Gab es, zweitens, Alternativen zum Rettungspaket, nämlich den Austritt Griechenlands aus der Euro-Zone und/oder eine Umschuldung griechischer Staatsanleihen? Die EU-Verträge sehen den "Rausschmiss" eines Landes nicht vor. Freiwillig wird sich Griechenland kaum darauf einlassen, weil seine auf Euro lautenden Staatspapiere zu bedienen dann mit einer deutlich abgewerteten neuen Drachme wesentlich teurer würde. Eine Umschuldung hätte massiven Abschreibungsbedarf auch bei deutschen Banken zur Folge. Diese haben für rund 35 Mrd. Euro griechische Staatsanleihen im Depot, allen voran die Hypo Real Estate, die sich im Staatsbesitz befindet, sodass der deutsche Steuerzahler indirekt zur Kasse gebeten würde.

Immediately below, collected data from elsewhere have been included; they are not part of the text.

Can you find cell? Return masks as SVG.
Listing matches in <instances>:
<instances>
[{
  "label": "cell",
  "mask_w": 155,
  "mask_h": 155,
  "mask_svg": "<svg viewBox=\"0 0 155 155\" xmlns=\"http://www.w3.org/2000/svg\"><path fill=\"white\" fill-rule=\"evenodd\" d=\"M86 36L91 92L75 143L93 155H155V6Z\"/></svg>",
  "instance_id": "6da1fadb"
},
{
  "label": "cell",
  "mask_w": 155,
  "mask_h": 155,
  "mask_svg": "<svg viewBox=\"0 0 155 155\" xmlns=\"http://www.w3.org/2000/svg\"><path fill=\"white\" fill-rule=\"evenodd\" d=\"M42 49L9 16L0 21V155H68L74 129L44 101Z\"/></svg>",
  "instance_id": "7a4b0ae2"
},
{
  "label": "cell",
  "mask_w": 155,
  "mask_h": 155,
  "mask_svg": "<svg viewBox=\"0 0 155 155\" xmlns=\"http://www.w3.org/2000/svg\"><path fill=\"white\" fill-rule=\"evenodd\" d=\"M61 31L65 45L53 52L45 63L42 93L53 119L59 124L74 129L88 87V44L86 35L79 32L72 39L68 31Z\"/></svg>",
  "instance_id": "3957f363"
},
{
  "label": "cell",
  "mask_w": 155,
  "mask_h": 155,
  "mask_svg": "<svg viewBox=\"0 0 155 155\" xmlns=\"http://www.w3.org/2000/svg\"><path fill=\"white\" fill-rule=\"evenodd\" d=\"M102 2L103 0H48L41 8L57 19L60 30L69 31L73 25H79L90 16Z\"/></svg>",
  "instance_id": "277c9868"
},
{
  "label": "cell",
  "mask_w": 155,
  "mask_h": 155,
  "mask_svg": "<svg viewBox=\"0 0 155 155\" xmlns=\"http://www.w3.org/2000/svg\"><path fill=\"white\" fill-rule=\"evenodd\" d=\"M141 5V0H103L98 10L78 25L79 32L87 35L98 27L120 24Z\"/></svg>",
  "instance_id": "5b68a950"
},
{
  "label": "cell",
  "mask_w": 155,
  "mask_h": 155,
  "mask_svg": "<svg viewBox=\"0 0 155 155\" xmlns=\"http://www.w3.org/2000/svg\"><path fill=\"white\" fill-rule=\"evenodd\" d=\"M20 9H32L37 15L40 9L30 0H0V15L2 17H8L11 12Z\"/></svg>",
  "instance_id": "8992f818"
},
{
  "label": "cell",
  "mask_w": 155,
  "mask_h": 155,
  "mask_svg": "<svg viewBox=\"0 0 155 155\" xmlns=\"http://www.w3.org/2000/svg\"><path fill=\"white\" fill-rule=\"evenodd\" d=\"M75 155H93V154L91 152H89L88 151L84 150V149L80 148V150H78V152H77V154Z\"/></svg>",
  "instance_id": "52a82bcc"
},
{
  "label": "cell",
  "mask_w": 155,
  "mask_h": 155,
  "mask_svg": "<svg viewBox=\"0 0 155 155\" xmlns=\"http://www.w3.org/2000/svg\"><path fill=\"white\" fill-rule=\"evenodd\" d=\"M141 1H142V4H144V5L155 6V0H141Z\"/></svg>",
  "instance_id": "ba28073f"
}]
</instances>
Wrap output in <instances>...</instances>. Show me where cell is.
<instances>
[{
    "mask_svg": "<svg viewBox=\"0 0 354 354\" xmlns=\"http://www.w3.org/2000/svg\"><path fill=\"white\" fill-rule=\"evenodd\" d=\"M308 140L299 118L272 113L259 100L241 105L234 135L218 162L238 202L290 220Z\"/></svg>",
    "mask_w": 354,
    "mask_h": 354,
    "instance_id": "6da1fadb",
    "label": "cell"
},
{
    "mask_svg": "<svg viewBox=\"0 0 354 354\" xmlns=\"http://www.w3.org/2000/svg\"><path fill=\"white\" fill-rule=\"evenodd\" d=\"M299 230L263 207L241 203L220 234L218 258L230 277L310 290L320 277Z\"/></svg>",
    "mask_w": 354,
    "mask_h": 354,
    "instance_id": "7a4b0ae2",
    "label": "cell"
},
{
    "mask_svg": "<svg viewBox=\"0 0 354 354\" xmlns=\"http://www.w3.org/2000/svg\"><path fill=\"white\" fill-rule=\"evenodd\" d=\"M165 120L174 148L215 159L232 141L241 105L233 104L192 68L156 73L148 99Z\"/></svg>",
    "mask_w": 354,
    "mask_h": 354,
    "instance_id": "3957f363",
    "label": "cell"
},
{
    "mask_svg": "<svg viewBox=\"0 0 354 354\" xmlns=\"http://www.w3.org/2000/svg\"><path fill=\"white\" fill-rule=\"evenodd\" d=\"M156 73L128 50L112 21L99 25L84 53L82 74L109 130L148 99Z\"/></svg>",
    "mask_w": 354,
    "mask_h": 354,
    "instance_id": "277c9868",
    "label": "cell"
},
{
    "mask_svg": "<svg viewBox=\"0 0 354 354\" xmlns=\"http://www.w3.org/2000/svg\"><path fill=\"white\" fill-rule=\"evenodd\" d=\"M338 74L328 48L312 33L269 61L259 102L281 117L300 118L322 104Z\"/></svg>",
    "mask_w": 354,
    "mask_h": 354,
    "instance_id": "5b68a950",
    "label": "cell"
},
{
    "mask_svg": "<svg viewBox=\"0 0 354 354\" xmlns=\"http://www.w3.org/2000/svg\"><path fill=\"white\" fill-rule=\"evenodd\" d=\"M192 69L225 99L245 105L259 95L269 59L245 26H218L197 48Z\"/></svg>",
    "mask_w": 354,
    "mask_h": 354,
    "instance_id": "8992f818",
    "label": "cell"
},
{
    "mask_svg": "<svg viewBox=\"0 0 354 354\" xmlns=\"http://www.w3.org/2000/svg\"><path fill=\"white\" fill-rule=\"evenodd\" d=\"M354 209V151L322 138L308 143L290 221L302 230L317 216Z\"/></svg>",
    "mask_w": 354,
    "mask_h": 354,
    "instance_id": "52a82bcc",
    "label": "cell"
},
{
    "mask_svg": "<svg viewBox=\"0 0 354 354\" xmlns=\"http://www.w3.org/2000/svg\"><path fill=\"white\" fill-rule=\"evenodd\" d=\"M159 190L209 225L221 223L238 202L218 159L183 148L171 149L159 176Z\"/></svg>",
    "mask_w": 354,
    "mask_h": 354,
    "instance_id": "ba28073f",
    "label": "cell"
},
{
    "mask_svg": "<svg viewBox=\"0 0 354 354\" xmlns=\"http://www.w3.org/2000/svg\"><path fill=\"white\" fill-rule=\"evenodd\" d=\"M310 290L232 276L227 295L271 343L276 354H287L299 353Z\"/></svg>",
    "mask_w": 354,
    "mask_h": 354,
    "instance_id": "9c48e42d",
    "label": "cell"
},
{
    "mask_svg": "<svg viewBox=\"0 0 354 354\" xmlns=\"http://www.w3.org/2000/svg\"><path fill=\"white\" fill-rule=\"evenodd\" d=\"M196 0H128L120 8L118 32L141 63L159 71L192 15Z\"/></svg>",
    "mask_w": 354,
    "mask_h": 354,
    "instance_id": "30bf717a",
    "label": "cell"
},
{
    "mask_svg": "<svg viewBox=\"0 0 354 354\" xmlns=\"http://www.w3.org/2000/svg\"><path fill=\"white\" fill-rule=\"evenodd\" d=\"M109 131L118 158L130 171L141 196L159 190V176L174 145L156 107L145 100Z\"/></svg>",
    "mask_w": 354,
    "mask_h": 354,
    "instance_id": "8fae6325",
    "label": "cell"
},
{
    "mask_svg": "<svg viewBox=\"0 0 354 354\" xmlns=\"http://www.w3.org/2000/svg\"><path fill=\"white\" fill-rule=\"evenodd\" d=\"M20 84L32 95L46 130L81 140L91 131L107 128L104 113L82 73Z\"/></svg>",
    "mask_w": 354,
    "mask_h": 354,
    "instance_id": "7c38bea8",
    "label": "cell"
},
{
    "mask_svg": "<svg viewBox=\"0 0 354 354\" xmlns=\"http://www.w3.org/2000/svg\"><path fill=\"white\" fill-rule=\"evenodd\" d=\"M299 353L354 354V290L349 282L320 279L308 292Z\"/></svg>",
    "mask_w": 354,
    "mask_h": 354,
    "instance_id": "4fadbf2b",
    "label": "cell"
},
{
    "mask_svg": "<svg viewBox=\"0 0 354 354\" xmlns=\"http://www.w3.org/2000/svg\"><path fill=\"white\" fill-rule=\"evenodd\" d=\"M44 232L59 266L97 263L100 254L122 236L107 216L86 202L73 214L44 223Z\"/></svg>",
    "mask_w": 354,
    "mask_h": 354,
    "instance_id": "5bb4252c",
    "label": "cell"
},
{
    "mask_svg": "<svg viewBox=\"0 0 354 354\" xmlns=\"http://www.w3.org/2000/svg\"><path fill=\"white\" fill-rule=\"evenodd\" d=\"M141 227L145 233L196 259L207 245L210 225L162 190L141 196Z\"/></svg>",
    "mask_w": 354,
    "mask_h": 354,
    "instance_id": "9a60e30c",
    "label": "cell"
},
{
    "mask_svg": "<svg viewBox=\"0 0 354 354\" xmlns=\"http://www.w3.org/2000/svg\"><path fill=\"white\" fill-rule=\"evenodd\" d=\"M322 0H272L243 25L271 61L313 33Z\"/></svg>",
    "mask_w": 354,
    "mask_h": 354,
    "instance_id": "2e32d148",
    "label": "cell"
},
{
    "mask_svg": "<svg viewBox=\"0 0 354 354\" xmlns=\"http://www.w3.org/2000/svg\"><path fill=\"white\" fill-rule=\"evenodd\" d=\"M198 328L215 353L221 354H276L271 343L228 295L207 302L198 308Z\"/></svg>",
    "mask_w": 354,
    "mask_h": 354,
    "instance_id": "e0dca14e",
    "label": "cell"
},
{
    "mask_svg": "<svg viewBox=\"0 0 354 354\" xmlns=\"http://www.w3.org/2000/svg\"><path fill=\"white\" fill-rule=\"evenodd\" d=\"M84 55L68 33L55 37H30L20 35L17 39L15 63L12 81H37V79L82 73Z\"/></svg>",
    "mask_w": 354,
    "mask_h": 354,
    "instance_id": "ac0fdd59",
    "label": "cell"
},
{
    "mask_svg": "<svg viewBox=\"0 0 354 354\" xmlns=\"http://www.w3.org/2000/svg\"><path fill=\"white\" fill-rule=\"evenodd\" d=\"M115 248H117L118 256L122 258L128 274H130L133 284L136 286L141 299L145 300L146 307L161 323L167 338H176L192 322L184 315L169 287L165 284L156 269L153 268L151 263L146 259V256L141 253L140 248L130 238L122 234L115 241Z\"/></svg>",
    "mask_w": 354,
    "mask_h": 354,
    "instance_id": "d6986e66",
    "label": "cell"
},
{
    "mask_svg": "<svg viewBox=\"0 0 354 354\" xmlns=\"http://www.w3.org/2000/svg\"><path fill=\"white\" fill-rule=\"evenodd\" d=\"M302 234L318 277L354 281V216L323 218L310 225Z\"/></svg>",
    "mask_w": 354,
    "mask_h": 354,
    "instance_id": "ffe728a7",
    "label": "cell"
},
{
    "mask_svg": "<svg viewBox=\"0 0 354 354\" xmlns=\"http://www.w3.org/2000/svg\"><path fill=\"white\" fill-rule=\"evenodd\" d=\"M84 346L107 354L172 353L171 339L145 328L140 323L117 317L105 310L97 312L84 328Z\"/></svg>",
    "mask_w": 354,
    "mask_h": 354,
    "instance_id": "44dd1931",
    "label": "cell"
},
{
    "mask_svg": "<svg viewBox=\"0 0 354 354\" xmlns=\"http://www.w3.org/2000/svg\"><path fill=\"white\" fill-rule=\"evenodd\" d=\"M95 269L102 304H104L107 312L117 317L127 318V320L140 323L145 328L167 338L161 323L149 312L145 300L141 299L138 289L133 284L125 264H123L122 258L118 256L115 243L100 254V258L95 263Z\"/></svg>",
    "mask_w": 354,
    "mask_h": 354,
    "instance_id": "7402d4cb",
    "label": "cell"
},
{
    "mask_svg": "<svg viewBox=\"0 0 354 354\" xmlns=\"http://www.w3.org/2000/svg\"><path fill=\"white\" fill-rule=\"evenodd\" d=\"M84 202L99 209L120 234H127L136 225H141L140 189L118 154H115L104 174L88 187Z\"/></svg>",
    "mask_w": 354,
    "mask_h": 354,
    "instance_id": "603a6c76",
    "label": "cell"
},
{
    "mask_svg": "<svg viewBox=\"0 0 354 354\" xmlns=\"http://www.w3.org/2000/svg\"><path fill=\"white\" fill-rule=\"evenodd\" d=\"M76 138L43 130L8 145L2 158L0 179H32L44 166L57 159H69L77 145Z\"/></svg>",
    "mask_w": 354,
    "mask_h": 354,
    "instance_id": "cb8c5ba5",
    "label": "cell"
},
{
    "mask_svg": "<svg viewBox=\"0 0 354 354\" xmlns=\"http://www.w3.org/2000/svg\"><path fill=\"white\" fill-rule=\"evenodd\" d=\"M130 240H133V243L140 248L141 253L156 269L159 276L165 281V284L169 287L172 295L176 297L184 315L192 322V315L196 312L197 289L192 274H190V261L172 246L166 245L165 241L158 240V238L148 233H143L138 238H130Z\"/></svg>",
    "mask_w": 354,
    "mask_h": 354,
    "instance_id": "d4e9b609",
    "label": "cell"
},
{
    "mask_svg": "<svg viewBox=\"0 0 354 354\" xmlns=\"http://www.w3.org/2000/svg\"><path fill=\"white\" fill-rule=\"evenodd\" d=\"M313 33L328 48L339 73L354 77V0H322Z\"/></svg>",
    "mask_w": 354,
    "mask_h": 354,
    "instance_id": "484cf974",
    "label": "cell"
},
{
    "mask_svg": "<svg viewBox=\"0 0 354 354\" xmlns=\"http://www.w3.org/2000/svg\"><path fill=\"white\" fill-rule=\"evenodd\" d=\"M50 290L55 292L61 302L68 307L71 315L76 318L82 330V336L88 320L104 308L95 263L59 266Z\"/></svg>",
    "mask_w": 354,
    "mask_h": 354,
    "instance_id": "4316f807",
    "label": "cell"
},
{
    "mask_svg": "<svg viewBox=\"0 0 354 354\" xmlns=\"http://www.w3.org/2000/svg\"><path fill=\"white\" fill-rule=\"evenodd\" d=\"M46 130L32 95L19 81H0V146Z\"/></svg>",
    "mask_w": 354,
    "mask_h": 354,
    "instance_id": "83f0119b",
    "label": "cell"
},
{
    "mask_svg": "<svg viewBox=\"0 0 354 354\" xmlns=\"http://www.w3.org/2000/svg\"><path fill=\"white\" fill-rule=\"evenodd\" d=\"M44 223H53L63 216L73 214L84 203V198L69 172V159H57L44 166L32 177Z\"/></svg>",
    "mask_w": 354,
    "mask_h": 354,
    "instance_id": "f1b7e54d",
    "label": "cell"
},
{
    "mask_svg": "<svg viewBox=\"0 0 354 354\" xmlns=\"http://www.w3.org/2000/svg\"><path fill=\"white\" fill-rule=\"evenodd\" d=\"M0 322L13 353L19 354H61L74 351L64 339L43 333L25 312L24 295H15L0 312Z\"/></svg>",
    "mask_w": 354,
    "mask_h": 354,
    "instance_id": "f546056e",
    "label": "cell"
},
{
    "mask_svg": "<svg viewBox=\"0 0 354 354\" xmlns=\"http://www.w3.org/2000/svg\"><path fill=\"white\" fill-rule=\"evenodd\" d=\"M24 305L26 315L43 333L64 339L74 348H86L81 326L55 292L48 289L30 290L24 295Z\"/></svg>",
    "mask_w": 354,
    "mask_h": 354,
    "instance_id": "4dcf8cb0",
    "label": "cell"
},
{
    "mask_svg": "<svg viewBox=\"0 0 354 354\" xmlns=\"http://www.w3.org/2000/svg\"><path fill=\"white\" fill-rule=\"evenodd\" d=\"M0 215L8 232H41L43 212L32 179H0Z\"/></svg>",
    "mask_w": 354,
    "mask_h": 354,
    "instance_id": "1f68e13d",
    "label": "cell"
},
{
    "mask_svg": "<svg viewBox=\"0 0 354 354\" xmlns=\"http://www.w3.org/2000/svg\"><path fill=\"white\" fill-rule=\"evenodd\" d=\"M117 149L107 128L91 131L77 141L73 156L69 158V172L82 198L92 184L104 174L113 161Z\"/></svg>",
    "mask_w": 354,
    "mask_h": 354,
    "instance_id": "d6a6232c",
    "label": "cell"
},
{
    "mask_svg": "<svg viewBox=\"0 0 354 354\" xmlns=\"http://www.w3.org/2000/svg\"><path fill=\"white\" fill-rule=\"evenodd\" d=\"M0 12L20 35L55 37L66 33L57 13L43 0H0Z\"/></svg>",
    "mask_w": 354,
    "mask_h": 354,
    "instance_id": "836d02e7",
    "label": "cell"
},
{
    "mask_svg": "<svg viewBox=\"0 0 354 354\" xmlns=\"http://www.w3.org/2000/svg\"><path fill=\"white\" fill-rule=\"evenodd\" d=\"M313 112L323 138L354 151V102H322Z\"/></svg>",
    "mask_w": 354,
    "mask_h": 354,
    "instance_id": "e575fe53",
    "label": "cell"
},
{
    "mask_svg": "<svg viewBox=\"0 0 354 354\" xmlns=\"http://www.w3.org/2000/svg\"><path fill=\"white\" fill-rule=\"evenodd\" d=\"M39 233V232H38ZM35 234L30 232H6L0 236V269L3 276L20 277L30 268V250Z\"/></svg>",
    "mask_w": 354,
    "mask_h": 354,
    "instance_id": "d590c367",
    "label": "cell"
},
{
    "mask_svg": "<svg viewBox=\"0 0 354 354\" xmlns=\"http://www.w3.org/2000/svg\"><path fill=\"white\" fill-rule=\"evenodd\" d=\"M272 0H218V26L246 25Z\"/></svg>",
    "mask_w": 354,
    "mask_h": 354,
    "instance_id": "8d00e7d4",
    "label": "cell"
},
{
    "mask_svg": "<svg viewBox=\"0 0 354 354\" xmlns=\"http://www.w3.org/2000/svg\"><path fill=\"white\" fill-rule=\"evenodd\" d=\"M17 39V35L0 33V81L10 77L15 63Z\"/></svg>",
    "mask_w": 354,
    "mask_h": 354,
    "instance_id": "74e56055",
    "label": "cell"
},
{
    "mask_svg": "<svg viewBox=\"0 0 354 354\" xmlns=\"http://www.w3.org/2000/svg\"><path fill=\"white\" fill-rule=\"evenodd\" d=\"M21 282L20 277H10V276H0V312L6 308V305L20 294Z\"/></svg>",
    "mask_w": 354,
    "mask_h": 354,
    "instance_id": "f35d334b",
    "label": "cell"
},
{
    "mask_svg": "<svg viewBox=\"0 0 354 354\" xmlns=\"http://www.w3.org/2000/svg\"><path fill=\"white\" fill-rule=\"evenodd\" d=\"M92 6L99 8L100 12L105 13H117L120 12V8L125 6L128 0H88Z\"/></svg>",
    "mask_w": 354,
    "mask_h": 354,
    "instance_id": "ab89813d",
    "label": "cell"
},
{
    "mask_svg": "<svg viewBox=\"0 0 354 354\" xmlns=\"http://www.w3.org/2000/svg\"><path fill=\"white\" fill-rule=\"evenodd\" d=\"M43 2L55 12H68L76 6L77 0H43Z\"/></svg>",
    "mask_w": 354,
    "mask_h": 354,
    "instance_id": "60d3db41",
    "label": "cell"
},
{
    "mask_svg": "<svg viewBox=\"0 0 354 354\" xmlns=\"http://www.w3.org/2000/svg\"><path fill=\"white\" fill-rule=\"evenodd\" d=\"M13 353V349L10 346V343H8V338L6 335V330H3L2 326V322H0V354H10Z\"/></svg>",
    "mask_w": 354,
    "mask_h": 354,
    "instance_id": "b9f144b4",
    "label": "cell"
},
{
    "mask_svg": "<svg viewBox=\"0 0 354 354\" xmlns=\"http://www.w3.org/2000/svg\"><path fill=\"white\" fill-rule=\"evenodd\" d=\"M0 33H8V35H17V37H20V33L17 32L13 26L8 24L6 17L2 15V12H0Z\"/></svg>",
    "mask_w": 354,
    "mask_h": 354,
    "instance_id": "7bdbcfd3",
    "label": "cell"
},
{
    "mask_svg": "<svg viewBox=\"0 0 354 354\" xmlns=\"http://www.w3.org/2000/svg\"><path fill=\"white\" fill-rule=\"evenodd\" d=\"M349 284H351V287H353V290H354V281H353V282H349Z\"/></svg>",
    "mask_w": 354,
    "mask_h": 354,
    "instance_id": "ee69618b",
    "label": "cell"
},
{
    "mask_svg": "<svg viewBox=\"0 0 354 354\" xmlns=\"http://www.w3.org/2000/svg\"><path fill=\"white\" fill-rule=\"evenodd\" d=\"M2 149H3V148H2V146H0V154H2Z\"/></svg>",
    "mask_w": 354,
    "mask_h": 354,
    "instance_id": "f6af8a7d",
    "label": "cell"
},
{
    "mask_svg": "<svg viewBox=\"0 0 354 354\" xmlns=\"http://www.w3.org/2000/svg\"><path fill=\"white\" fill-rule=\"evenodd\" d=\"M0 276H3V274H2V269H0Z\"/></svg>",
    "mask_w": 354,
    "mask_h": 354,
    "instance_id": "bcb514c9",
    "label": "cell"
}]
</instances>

Und das alles vor dem Hintergrund einer noch nicht ausgestandenen Finanzkrise und einer nach wie vor fragilen konjunkturellen Erholung und des immensen Zeitdrucks.

Die ganze Malaise wäre, drittens, wesentlich glimpflicher verlaufen, hätten sich die EU-Staaten vor Monaten zu einem zielführenden Konsolidierungspakt mit regelgebundenen Sanktionen verpflichtet, wobei die Sanktionen durchaus automatisch in Kraft tretende Steuererhöhungen bei Verfehlungen des vorher festgelegten und vom Gesetzgeber beschlossenen Konsolidierungspfades beinhalten können. Zu einem solchen Konsolidierungspakt hat der Sachverständigenrat in seinem Jahrsgutachten 2009/10 Vorschläge unterbreitet. Ein glaubwürdiger Konsolidierungspakt, in welcher Form auch immer, stellt die unabdingbare Voraussetzung für meine Zustimmung zum Rettungspaket dar, wenngleich unter erheblichen Bedenken. Versagt die Politik hier, versage ich mein Plazet. Mindestens ebenso große Sorgen bereitet das Verhalten der EZB. Sie möge uns bitte erklären, wieso es kein politischer, ihre Unabhängigkeit beschädigender Druck war, dem sie gefolgt ist, und wie sie Inflationsgefahren durch Neutralisierung der zusätzlichen Liquidität begegnen will.